* EXTRACTED MATERIAL:
------
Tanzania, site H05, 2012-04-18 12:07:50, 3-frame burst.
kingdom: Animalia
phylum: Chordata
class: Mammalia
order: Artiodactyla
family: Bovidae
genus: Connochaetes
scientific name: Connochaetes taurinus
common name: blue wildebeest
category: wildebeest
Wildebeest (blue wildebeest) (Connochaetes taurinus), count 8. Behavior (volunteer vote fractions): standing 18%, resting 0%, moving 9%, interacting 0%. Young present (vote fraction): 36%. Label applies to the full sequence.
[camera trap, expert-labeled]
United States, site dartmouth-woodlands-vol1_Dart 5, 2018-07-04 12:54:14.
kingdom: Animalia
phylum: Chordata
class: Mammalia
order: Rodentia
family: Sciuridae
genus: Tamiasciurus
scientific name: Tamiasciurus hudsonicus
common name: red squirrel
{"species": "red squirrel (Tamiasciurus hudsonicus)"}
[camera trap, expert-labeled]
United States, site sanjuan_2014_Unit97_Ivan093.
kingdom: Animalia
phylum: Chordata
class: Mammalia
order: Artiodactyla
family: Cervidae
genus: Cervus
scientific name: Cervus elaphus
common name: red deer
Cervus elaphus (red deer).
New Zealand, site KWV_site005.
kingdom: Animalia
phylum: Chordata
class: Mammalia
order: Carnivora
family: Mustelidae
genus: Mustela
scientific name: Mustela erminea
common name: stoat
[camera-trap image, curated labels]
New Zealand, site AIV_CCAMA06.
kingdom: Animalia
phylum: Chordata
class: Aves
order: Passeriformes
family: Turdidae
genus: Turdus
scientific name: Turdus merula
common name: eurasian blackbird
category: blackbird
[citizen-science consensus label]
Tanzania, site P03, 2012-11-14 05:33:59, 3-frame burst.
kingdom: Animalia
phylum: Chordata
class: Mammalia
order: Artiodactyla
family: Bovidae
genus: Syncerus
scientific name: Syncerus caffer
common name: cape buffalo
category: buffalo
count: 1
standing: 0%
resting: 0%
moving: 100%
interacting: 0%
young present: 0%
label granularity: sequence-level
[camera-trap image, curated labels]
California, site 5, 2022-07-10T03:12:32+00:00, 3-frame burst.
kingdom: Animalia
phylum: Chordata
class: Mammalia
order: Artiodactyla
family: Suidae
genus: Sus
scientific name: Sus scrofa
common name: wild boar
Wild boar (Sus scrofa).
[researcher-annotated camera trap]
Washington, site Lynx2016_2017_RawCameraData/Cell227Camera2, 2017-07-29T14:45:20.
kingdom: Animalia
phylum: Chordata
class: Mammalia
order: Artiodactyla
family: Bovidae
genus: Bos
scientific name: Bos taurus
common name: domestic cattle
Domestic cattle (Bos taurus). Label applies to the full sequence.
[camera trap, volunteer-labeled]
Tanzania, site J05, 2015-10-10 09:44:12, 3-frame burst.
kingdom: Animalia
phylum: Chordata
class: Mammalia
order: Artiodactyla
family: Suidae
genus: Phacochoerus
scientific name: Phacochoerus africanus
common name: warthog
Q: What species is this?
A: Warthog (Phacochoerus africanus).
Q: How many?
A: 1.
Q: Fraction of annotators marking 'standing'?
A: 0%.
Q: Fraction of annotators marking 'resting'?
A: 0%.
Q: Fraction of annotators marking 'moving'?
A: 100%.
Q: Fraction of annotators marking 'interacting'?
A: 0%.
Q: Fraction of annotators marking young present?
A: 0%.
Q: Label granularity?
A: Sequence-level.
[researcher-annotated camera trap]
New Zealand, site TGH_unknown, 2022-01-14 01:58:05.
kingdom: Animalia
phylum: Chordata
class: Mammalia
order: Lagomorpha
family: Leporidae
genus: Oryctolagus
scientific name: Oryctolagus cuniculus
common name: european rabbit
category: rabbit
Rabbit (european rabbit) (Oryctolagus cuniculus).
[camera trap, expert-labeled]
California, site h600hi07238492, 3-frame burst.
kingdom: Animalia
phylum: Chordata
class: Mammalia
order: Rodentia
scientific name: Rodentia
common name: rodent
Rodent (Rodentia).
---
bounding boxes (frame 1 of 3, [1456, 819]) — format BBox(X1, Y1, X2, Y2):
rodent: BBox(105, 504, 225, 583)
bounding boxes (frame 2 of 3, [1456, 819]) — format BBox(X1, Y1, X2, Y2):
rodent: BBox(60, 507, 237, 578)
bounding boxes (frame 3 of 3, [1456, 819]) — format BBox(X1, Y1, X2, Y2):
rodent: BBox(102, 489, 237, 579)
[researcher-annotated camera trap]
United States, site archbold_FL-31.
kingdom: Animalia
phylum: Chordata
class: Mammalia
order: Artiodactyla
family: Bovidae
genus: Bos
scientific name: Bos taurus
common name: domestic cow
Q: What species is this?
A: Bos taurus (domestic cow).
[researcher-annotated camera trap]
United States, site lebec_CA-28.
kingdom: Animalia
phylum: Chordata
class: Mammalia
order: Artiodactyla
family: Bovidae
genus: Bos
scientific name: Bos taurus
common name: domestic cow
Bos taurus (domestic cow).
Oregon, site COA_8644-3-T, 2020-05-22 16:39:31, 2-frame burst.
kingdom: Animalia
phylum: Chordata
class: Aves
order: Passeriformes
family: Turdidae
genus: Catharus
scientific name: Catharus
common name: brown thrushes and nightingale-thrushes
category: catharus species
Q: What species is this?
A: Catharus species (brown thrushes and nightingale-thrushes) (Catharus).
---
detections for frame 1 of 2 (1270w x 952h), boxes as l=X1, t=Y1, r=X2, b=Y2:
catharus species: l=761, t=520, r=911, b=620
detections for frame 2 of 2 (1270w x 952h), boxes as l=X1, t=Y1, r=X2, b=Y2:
------
* WORK ITEM: Please retype, exactly as written, every line from the line containing "scientific name: Catharus" through the last line of the records above, including both of those lines, and nothing else.

* COMPLETED EXERCISE:
scientific name: Catharus
common name: brown thrushes and nightingale-thrushes
category: catharus species
Q: What species is this?
A: Catharus species (brown thrushes and nightingale-thrushes) (Catharus).
---
detections for frame 1 of 2 (1270w x 952h), boxes as l=X1, t=Y1, r=X2, b=Y2:
catharus species: l=761, t=520, r=911, b=620
detections for frame 2 of 2 (1270w x 952h), boxes as l=X1, t=Y1, r=X2, b=Y2:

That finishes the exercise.